## START Reading text

# Better deal than an '08 p.1?



## anti-spandex (Feb 6, 2004)

So I think I am gonna drop some cash on an urban bike this summer because I dont want to beat up my enduro dropping stair sets and casing dirt jumps.
I want a good sturdy complete bike but dont want to drop more than I have to...
I am loving the build and price of the '08 P.1. Are there any better deals?
(...I know a lot of guys are big fans of the nighttrain but it didn't appeal to me for some reason...)

*On a side note, I actually really dislike SS but I figure if I give it a chance (more than the week I gave it before) I will adjust.


----------



## terrible (Jun 25, 2007)

Black market .357


----------



## anti-spandex (Feb 6, 2004)

Yeah, that 357 is an amazing bike but I am going to be picky and say that I definitely want to run a front break and I really don't want to spend an extra $200 unless its for adding a geared setup.


----------



## snaky69 (Mar 8, 2005)

Gears are totally un-needed in a street/dj environment IMO, you'll love the simplicity.

The 357 does look like an amazing value


----------



## SHowley2003 (Feb 21, 2008)

I am probably going to get laughed at for this one. But check out the 08 Haro Thread 1. THe geometry is amazing and the bike comes with a great parts spec for the price. I have beat the hell out of mine for over a year now (I work in a shop and was able to get it early) and I have loved it. The wheels are amazingly durable and the drop out problem was completely been resolved. Check it out, for the price it can't be beat.


----------



## GotMojo? (Mar 25, 2004)

Eastern Night Train? $899 at JensonUSA.


----------



## A Grove (Nov 12, 2006)

GotMojo? said:


> Eastern Night Train? $899 at JensonUSA.


I'm starting to wonder how much reading is "too much" for most people...

What are you talking about spending an extra 200 on a front brake?! I'll tell you right now that the "promax" it comes with is a piece of ****. You will want to replace that out of the box anyhow - but why not go with something that will make you happier in the end after spending a bit more cash...?


----------



## anti-spandex (Feb 6, 2004)

Uh...um...what?
Okay...what I actually meant was spending $200 on a rear drive train. I would like to have a front brake but I suppose I could like without it. So, does that clear things up for you? If not, I can't really clear things up for you any more than that. Also, if you could enlighten me as to what you mean by "promax", that would be lovely, as I can't find anything on the Eastern being a "promax" anything.

## END Reading text
## START Information provided

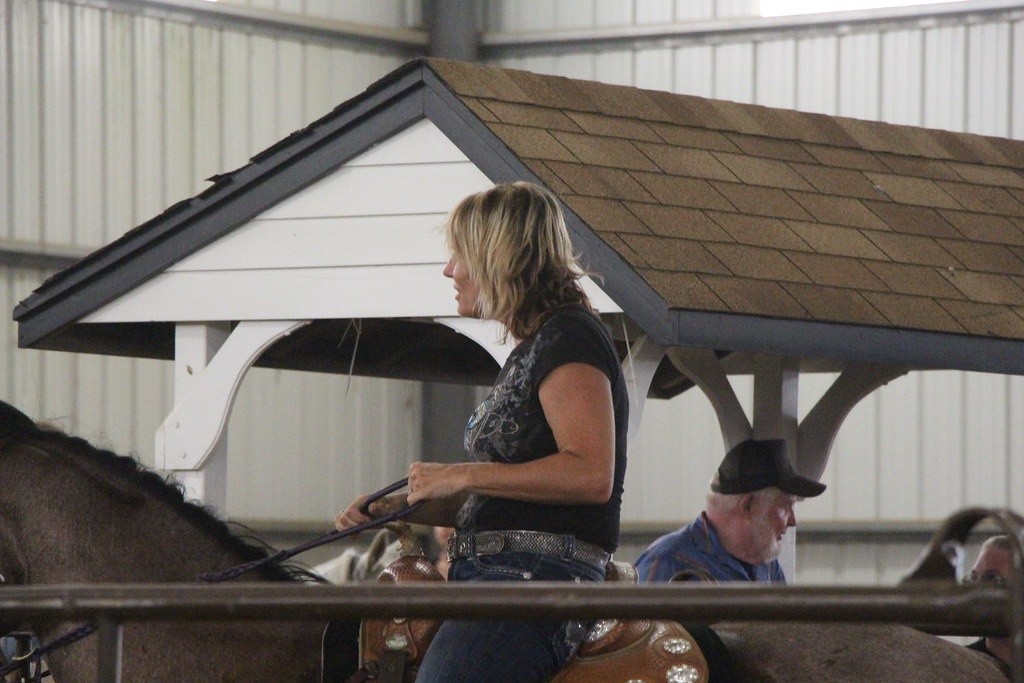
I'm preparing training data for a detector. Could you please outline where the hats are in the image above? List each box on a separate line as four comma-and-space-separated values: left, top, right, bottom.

## END Information provided

* What the exercise asks: Summarize the bike thread in two sentences. The material above is separate from the thread.

* Output for this task: A forum poster who wants an urban bike for dropping stair sets and dirt jumps likes the build and price of the '08 P.1 and asks whether there are better deals. Replies suggest the Black Market .357, the 08 Haro Thread 1 and the Eastern Night Train, and the original poster says a front brake is wanted and later clarifies that the extra $200 mentioned was meant for a rear drive train.